### THE INPUT
— begin —
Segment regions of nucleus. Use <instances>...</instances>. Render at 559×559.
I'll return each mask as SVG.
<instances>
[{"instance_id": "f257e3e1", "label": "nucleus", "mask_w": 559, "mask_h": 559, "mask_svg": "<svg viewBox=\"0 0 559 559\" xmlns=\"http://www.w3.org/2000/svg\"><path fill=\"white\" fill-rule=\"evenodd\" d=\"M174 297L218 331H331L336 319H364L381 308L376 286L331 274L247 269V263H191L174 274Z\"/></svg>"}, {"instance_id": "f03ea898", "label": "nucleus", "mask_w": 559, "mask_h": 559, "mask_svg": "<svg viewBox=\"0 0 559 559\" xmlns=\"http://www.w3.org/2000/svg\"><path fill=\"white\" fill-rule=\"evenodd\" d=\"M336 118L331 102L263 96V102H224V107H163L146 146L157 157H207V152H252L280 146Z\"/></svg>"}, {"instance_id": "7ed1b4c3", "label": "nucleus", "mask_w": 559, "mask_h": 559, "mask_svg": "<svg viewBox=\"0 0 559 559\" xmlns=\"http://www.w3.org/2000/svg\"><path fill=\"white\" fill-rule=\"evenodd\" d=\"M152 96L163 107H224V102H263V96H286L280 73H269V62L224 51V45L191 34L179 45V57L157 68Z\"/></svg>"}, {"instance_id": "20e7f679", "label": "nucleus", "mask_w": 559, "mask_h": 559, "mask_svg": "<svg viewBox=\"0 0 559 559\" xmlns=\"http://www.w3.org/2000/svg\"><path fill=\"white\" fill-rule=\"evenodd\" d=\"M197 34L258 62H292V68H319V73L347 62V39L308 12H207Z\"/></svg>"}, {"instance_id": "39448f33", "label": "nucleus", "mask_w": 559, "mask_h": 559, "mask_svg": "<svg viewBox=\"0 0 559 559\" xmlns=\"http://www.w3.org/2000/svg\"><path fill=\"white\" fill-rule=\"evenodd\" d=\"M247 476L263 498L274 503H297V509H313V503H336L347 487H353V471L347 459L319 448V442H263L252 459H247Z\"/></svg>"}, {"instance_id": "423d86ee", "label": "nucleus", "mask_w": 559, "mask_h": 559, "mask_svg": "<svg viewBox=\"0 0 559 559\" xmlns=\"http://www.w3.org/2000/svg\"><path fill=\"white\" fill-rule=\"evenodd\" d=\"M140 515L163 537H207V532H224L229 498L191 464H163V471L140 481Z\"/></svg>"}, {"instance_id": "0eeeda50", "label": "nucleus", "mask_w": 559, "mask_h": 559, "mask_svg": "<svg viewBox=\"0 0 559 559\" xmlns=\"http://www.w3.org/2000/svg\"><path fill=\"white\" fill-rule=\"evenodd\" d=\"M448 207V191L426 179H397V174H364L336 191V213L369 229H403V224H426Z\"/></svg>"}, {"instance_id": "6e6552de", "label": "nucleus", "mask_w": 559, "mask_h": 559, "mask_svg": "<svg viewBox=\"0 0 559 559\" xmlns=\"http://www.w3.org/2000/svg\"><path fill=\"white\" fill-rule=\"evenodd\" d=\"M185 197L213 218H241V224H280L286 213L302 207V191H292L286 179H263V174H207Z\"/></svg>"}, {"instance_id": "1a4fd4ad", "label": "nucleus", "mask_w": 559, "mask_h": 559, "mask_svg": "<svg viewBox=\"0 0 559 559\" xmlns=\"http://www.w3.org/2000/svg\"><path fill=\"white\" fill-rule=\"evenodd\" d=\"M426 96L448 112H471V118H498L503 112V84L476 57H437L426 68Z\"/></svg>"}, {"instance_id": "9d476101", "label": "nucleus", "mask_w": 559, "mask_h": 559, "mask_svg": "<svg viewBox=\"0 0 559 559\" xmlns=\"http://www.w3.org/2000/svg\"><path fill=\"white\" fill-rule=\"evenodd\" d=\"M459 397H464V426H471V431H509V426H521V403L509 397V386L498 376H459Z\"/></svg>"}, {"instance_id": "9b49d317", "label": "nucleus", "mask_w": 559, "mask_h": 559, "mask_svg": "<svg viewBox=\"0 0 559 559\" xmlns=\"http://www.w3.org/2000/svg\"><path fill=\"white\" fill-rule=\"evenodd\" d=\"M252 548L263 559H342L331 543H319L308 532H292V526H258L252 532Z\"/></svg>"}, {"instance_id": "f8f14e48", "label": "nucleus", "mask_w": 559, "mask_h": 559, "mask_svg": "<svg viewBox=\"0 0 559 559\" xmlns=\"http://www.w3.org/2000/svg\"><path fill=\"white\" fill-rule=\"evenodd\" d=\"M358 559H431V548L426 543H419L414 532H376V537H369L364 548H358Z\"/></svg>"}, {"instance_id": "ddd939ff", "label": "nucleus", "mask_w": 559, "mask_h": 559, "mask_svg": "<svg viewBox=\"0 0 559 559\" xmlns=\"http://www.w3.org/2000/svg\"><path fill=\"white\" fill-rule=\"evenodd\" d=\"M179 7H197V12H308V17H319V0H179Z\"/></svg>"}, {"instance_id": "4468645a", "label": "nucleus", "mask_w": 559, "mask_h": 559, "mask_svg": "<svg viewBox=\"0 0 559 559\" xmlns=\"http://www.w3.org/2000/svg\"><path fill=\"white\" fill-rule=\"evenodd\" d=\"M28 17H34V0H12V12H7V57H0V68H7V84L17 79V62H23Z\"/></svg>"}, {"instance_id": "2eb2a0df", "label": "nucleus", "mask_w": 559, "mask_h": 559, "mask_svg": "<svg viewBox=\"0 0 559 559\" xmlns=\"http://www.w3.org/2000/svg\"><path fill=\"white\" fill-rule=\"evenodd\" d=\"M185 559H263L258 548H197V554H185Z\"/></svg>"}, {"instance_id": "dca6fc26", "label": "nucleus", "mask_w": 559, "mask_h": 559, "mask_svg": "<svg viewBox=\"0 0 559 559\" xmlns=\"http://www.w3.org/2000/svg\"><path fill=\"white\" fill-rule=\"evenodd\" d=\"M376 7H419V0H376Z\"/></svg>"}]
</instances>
— end —
### TASK REQUIREMENTS
Pull out each line of the material that contains the string "instances". List the lines in the order they appear.

### CORRECT ANSWER
Segment regions of nucleus. Use <instances>...</instances>. Render at 559×559.
<instances>
</instances>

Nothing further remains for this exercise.